- Aim of the task:
Would you retype every entry that follows without altering a word?

Caption-style text data:
───
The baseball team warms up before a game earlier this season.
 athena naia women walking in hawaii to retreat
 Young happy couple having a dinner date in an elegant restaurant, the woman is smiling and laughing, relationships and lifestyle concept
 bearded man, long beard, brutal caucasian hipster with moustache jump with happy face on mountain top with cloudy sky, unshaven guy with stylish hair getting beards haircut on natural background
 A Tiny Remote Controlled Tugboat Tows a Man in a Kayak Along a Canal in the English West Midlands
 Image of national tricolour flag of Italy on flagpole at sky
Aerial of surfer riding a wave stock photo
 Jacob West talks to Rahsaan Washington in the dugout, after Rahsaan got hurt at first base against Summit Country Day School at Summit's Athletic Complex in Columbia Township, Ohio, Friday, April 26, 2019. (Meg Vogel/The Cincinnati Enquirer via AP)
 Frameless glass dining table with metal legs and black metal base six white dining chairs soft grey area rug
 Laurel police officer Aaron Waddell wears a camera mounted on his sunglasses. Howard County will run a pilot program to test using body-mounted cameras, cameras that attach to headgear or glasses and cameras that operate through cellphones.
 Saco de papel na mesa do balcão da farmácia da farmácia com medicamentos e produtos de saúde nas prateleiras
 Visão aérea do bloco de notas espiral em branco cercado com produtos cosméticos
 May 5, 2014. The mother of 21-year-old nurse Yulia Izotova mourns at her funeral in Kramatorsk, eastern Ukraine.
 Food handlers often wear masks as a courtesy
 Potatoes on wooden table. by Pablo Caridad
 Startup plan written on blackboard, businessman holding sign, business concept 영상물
───
- Solution to this task:
The baseball team warms up before a game earlier this season.
 athena naia women walking in hawaii to retreat
 Young happy couple having a dinner date in an elegant restaurant, the woman is smiling and laughing, relationships and lifestyle concept
 bearded man, long beard, brutal caucasian hipster with moustache jump with happy face on mountain top with cloudy sky, unshaven guy with stylish hair getting beards haircut on natural background
 A Tiny Remote Controlled Tugboat Tows a Man in a Kayak Along a Canal in the English West Midlands
 Image of national tricolour flag of Italy on flagpole at sky
Aerial of surfer riding a wave stock photo
 Jacob West talks to Rahsaan Washington in the dugout, after Rahsaan got hurt at first base against Summit Country Day School at Summit's Athletic Complex in Columbia Township, Ohio, Friday, April 26, 2019. (Meg Vogel/The Cincinnati Enquirer via AP)
 Frameless glass dining table with metal legs and black metal base six white dining chairs soft grey area rug
 Laurel police officer Aaron Waddell wears a camera mounted on his sunglasses. Howard County will run a pilot program to test using body-mounted cameras, cameras that attach to headgear or glasses and cameras that operate through cellphones.
 Saco de papel na mesa do balcão da farmácia da farmácia com medicamentos e produtos de saúde nas prateleiras
 Visão aérea do bloco de notas espiral em branco cercado com produtos cosméticos
 May 5, 2014. The mother of 21-year-old nurse Yulia Izotova mourns at her funeral in Kramatorsk, eastern Ukraine.
 Food handlers often wear masks as a courtesy
 Potatoes on wooden table. by Pablo Caridad
 Startup plan written on blackboard, businessman holding sign, business concept 영상물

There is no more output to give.